Spring 2001 to today is twenty years.  It goes by so quickly.  How do you buy farmland?  Good question.  In the cities you lookup property on the MLS and buy it; easy peasy.  Farmland not so much.  You've got to have a friend who went to college with a guy who works for a bank who knows a guy in the Iowa real estate business who knew a guy from the seed business whose brother want to sell his 300 acres in Charles Mix County SD.  I don’t think I had ever been in South Dakota before.  As of 2 years ago it is now my state of residence.  After a little education and analysis it became clear that South Dakota was a better investment for my pursuits than Iowa.

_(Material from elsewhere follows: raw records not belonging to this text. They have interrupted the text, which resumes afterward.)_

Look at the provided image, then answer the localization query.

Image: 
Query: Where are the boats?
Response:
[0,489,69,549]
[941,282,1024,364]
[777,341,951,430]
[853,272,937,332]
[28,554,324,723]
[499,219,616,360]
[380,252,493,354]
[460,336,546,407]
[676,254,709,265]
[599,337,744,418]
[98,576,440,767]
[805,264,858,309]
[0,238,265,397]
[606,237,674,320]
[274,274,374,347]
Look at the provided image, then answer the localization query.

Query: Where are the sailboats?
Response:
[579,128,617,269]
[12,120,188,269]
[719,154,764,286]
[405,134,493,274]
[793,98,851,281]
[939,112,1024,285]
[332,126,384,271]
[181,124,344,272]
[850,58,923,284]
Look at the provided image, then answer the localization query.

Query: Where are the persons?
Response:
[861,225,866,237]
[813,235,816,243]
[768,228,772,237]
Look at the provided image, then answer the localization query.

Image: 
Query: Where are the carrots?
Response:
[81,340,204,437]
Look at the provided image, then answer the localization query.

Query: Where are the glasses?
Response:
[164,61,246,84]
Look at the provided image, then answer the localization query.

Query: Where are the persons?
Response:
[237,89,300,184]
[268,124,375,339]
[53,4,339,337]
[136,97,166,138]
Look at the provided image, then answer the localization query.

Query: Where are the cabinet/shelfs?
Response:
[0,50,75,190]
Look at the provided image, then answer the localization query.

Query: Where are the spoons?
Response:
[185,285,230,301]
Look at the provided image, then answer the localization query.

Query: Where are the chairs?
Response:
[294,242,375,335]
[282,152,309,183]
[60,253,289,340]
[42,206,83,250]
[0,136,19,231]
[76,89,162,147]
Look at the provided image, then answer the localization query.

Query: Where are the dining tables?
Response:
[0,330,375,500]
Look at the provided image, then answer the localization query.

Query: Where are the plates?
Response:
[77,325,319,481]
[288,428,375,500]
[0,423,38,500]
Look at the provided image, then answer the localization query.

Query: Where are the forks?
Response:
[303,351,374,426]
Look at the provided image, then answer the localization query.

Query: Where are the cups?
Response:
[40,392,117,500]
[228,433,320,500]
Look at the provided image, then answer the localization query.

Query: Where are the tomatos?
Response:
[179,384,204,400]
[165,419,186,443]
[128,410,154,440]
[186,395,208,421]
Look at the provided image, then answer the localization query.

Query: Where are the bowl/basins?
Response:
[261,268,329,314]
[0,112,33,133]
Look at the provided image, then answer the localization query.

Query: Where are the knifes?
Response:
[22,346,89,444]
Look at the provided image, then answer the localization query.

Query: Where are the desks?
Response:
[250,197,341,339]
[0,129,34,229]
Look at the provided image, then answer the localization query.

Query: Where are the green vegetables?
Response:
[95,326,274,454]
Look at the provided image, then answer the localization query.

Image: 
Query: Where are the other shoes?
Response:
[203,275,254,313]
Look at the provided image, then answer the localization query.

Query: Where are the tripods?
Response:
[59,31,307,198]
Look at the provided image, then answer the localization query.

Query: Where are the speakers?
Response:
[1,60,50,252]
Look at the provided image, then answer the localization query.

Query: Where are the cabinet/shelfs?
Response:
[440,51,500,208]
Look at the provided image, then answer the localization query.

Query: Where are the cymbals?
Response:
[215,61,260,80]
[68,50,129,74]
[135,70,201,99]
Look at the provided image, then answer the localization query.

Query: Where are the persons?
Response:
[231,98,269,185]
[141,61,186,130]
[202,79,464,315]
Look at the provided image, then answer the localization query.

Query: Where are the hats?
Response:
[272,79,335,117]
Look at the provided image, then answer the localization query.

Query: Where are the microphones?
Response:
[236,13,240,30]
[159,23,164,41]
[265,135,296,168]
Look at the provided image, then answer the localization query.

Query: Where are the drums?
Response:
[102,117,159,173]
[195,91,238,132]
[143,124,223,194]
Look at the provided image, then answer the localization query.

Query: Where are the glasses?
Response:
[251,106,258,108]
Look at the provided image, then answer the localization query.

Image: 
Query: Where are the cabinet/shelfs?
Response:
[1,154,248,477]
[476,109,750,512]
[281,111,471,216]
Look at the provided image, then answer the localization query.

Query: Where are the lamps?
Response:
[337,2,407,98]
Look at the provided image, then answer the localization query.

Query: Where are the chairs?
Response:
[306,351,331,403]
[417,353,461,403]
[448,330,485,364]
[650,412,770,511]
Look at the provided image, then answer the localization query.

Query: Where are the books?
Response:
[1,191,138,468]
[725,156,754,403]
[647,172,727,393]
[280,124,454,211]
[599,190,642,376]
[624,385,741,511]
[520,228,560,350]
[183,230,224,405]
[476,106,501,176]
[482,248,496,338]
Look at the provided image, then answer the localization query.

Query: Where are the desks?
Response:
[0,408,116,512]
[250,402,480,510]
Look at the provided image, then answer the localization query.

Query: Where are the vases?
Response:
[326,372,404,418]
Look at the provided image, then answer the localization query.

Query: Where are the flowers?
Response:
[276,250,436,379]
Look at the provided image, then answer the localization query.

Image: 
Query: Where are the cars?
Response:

After purchasing an additional 400 acres two years later, I would have plenty to keep me busy for the next 16 years.  Just this spring we have planted the last of the 700 acres to grassland habitat.  Prior to that over 50,000+ trees were added to the property.  Point being, it has taken from 2002 till 2021 to establish 700 acres of prime pheasant habitat.  I boast that, acre for acre, it is the most optimized pheasant habitat in North America.  No one has refuted me yet.  I must say that this would not be possible without a lot of great partners.  To name a few:  Pheasants Forever, US Fish & Wildlife, FSA, NRCS, FCS and local Ag Coops and last, but not least, all the UGUIDE pheasant hunters and pheasant camp owners that have joined us over the years.  I never had commercial pheasant hunting interests in the beginning.  It just grew out of a need to pay for the farm and a resource that seemed to come naturally to the state of South Dakota.  I joke with people and say that in 2002 I could not even spell C-R-P.  That’s how much I knew about habitat and farming.  Now I can tell you all about the 42+ types of CRP contracts one can enter into.  We’ve entertained up to 600 guests across 13 pheasants camps down to the current 350 guests across 5.  I do like the smaller numbers, higher quality and closer contact with the guests and camp owners.  The UGUIDE experience has been molded more so by our guests and farmers that open their properties to them than by myself.  My role has been as an experience facilitator.

ACT III

What next?  Enjoy!  With the last acre of CRP planted on the farm it doesn’t mean the end of habitat work but it means the end of the largescale major project implementations.  Now is the time to enjoy the fruit of the labor.  We’re certainly at the mercy of how many total habitat acres exist in the state.  We’re at 900K and would like to get back to 1.6 million acres.  We’ve learned we can produce good local populations of pheasants but we need our neighbors' help.  We need a well designed blend of conservation and production acres.   It’s hard to write about ACT III because I feel like it is just starting.  We’ve learned so much and come so far.  It sounds cliché but I feel blessed to be part of a hunting system that so many find truly unique.  I guess the thing to do now is build on what we built. Namely, tweak and refine.  The new 30 X 30 conservation plan may be our best bet yet in helping to create the boils of pheasant flushes of old.  The Good Old Days are dead ahead!